▶ **Stated exercise**
Write out the listing exactly as it is given.

▶ **Data records**
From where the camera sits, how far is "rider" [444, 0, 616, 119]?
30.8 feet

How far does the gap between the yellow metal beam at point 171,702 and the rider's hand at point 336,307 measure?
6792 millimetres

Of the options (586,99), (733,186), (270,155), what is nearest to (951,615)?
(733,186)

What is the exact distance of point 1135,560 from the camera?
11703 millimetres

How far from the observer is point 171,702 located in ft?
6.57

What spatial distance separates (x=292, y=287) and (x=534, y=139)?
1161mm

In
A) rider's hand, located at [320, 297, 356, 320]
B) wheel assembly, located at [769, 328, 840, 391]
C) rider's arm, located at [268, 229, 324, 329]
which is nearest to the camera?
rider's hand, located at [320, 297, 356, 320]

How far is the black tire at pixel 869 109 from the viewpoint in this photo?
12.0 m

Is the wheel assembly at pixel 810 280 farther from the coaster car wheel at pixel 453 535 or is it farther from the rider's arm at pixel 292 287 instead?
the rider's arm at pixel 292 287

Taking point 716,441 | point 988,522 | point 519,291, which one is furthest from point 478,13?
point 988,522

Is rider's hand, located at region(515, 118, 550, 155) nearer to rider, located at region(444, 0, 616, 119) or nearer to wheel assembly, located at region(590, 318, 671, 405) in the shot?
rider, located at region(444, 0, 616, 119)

▶ **Answer to the problem**
From where the camera sits, how far is "rider" [444, 0, 616, 119]?
30.8 feet

How far does the gap between the yellow metal beam at point 171,702 and the rider's hand at point 336,307 measure?
6792 millimetres

Of the options (586,99), (733,186), (270,155), what is nearest to (951,615)?
(733,186)

What is the exact distance of point 1135,560 from the camera?
11703 millimetres

How far from the observer is point 171,702 located in ft?
6.57

What spatial distance separates (x=292, y=287) and (x=534, y=139)?
1161mm

In
A) rider's hand, located at [320, 297, 356, 320]
B) wheel assembly, located at [769, 328, 840, 391]
C) rider's arm, located at [268, 229, 324, 329]
which is nearest to the camera?
rider's hand, located at [320, 297, 356, 320]

How far is the black tire at pixel 869 109 from the viewpoint in this photo?
12.0 m

Is the wheel assembly at pixel 810 280 farther from the coaster car wheel at pixel 453 535 or is it farther from the rider's arm at pixel 292 287 instead?
the rider's arm at pixel 292 287

Taking point 716,441 | point 988,522 | point 519,291, which one is furthest from point 478,13?
point 988,522

Is rider's hand, located at region(515, 118, 550, 155) nearer to rider, located at region(444, 0, 616, 119) or nearer to wheel assembly, located at region(590, 318, 671, 405) in the shot?
rider, located at region(444, 0, 616, 119)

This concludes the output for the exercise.